Electrical Synapses Enhance and Accelerate Interneuron Recruitment in Response to Coincident and Sequential Excitation.

Electrical synapses are ubiquitous in interneuron networks. They form intercellular pathways, allowing electrical currents to leak between coupled interneurons. I explored the impact of electrical coupling on the integration of excitatory signals and on the coincidence detection abilities of electrically-coupled cerebellar basket cells (BCs). In order to do so, I quantified the influence of electrical coupling on the rate, the probability and the latency at which BCs generate action potentials when stimulated. The long-lasting simultaneous suprathreshold depolarization of a coupled cell evoked an increase in firing rate and a shortening of action potential latency in a reference basket cell, compared to its depolarization alone. Likewise, the action potential probability of coupled cells was strongly increased when they were simultaneously stimulated with trains of short-duration near-threshold current pulses (mimicking the activation of presynaptic granule cells) at 10 Hz, and to a lesser extent at 50 Hz, an effect that was absent in non-coupled cells.
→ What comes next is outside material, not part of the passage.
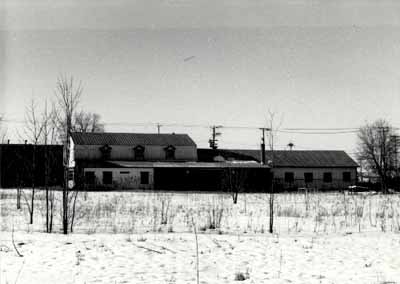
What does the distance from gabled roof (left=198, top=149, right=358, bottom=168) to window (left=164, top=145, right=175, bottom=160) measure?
3623 mm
Moreover, action potential probability was increased and action potential latency was shortened in response to synaptic stimulations in mice lacking the protein that forms gap junctions between BCs, connexin36, relative to wild-type (WT) controls. These results suggest that electrical synapses between BCs decrease the probability and increase the latency of stimulus-triggered action potentials, both effects being reverted upon simultaneous excitation of coupled cells. Interestingly, varying the delay at which coupled cells are stimulated revealed that the probability and the speed of action potential generation are facilitated maximally when a basket cell is stimulated shortly after a coupled cell. These findings suggest that electrically-coupled interneurons behave as coincidence and sequence detectors that dynamically regulate the latency and the strength of inhibition onto postsynaptic targets depending on the degree of input synchrony in the coupled interneuron network.